Dostoiévski foi um realista? (Berdiaeff)

Berdiaeff, L’esprit de Dostoïevski. (1945) [1974] 

Dostoiévski foi um realista? Antes de elucidar essa questão, é preciso perguntar em [26] que medida uma arte original e grandiosa pode ser realista? Sem dúvida, o próprio Dostoiévski gostava de se intitular como tal e considerava que seu realismo era o próprio realismo da vida. Ele certamente não entendia essa palavra no sentido em que a crítica oficial a toma quando afirma a existência de uma escola realista cujo líder seria Gógol: nada do que essa crítica abrange com esse rótulo jamais existiu, nem em Gógol, muito menos em Dostoiévski.
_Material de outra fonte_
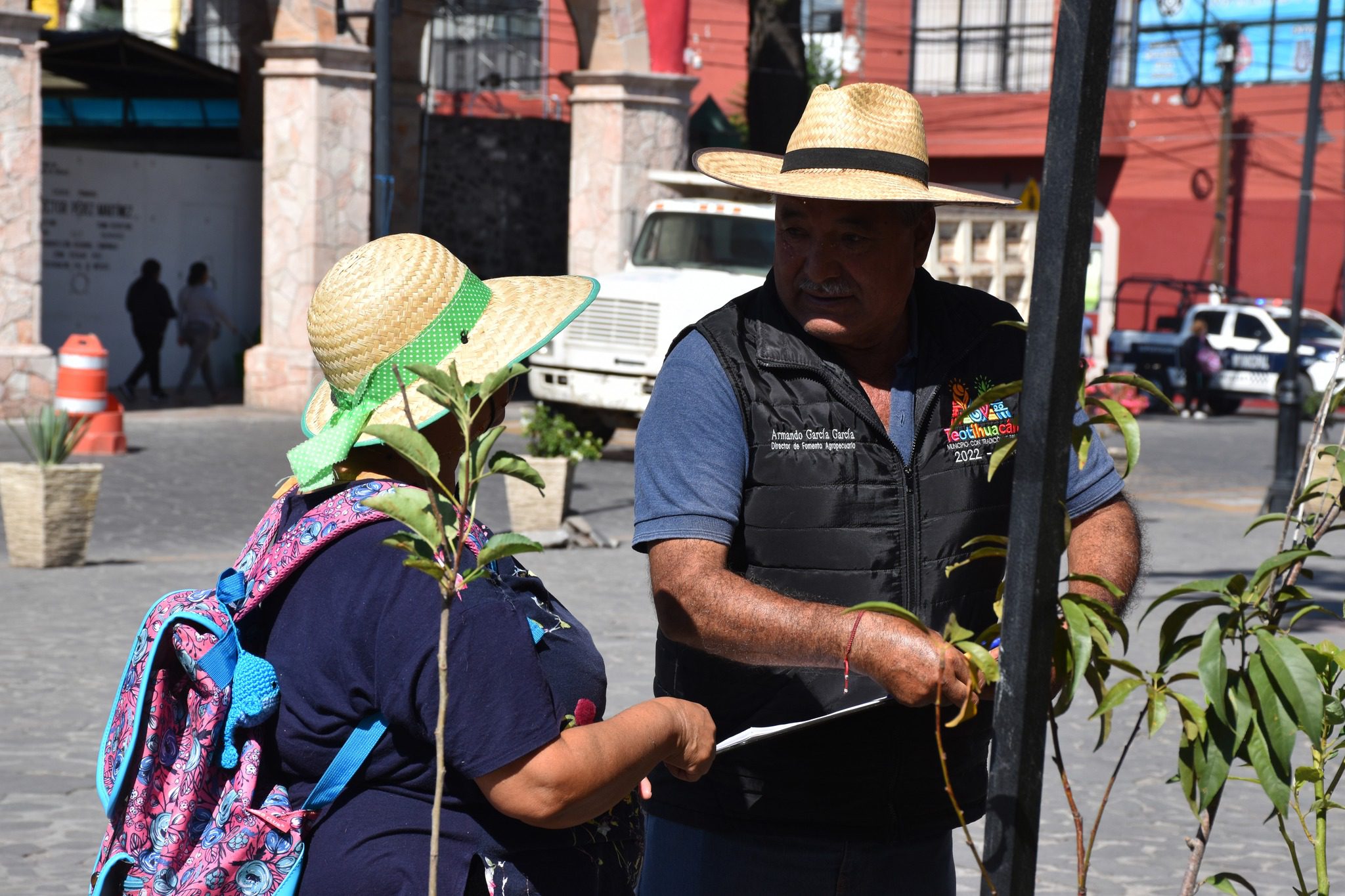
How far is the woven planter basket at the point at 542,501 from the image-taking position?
427 inches

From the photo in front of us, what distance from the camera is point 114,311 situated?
65.1 ft

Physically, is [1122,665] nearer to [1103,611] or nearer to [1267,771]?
[1103,611]

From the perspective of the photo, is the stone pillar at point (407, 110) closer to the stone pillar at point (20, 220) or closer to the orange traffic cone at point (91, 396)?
the stone pillar at point (20, 220)

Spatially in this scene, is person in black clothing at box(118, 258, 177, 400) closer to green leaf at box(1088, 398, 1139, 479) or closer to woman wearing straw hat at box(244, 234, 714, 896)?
woman wearing straw hat at box(244, 234, 714, 896)

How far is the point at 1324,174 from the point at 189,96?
2282 cm

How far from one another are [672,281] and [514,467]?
1384cm

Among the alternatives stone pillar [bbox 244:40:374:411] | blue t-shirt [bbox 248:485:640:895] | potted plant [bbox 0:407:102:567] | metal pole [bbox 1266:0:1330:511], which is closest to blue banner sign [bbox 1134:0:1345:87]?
metal pole [bbox 1266:0:1330:511]

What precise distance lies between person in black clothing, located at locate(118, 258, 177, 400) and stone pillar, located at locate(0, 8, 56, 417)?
308cm

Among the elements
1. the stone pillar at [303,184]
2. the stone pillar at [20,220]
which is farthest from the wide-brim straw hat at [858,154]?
the stone pillar at [303,184]

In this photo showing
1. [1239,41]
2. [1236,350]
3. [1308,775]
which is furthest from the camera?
[1239,41]

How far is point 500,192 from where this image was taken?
2452cm

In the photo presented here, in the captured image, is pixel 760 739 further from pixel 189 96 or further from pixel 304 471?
pixel 189 96

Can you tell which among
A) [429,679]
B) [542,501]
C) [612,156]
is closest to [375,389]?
[429,679]

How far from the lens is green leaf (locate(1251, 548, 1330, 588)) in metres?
1.75
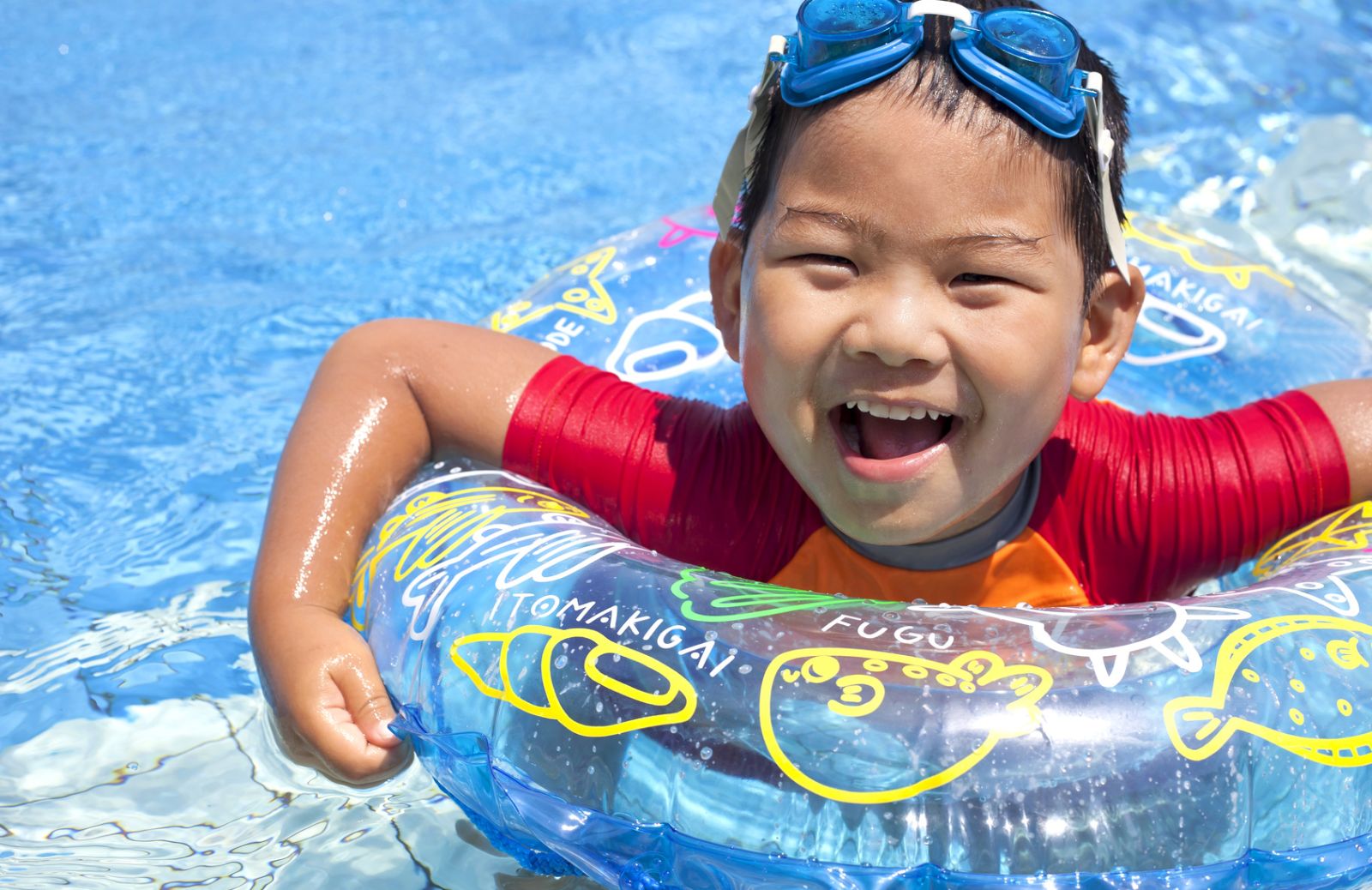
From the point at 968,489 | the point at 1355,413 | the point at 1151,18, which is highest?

A verdade é que toda arte original é simbólica: ela é uma ponte lançada entre dois mundos, o sinal sob o qual se expressa uma realidade profunda, a realidade autêntica. O objetivo da arte é, ultrapassando a realidade empírica, expressar a realidade oculta, mas ela nunca pode restituí-la de forma direta, apenas por meio de símbolos, de sombras projetadas. Ninguém menos que Dostoiévski foi tão preocupado com o mundo empírico. Sua arte está inteiramente imersa nessa realidade profunda, nesse universo espiritual. A própria construção de seus romances não lembra em nada a feitura dos chamados romances “realistas”. Através da trama exterior, que relata algum romance criminoso inverossímil, sente-se por toda parte a presença dessa realidade interna, diferente, mais real do que a outra. Pois, em Dostoiévski, o mundo empírico, as formas exteriores da vida, o homem de carne e osso não são as realidades últimas. A realidade, para ele, é a profundidade espiritual do homem, é o destino do espírito humano. A realidade são as relações [27] do homem com Deus, do homem com o diabo; a realidade são as ideias pelas quais o homem vive.

A duplicação do espírito, tema essencial de todos os romances de Dostoiévski, não se presta à arte realista. Como chamar de realista o quadro genial das relações entre Ivan Karamázov e Smerdiákov, por meio das quais se torna sensível a própria duplicação de Ivan? E ainda menos o quadro das relações entre Ivan e o diabo. Não se pode fazer de Dostoiévski um psicólogo realista; psicólogo, ele não é, mas pneumatólogo e metafísico simbolista. Nele, sob a vida consciente, esconde-se sempre um universo inconsciente, ao qual estão ligados seus pressentimentos de visionário. E os seres não se comunicam apenas pelos fios visíveis à luz do dia da consciência, mas sobretudo por esses laços misteriosos que mergulham na profundidade de sua vida inconsciente. Laços ocultos que unem Míchkin a Nastácia Filíppovna e a Rogójine, Raskólnikov a Svidrigáilov, Ivan Karamázov a Smerdiákov, Stávroguin a Khromonójka e a Chátov. Dostoiévski nos mostra todos eles ligados uns aos outros por elos que não são deste mundo. Nada de contingente, de fato, em suas relações, nenhum lugar para o acaso de um realismo empírico. Parece que o encontro desses seres foi determinado desde toda a eternidade por uma vontade superior; eles carregam a marca de um destino que se cumpre. Todos [28] seus choques, suas reações recíprocas expressam, não a falsa realidade objetiva, mas a realidade interna, o destino interior dos humanos. É neles que se expressa verdadeiramente a grande “ideia” do universo, que se resolve o enigma do homem e do caminho que ele segue. Tudo isso se assemelha muito pouco ao que se costuma chamar de romance “realista”. Mas, se é absolutamente necessário chamar Dostoiévski de realista, diremos um realista místico.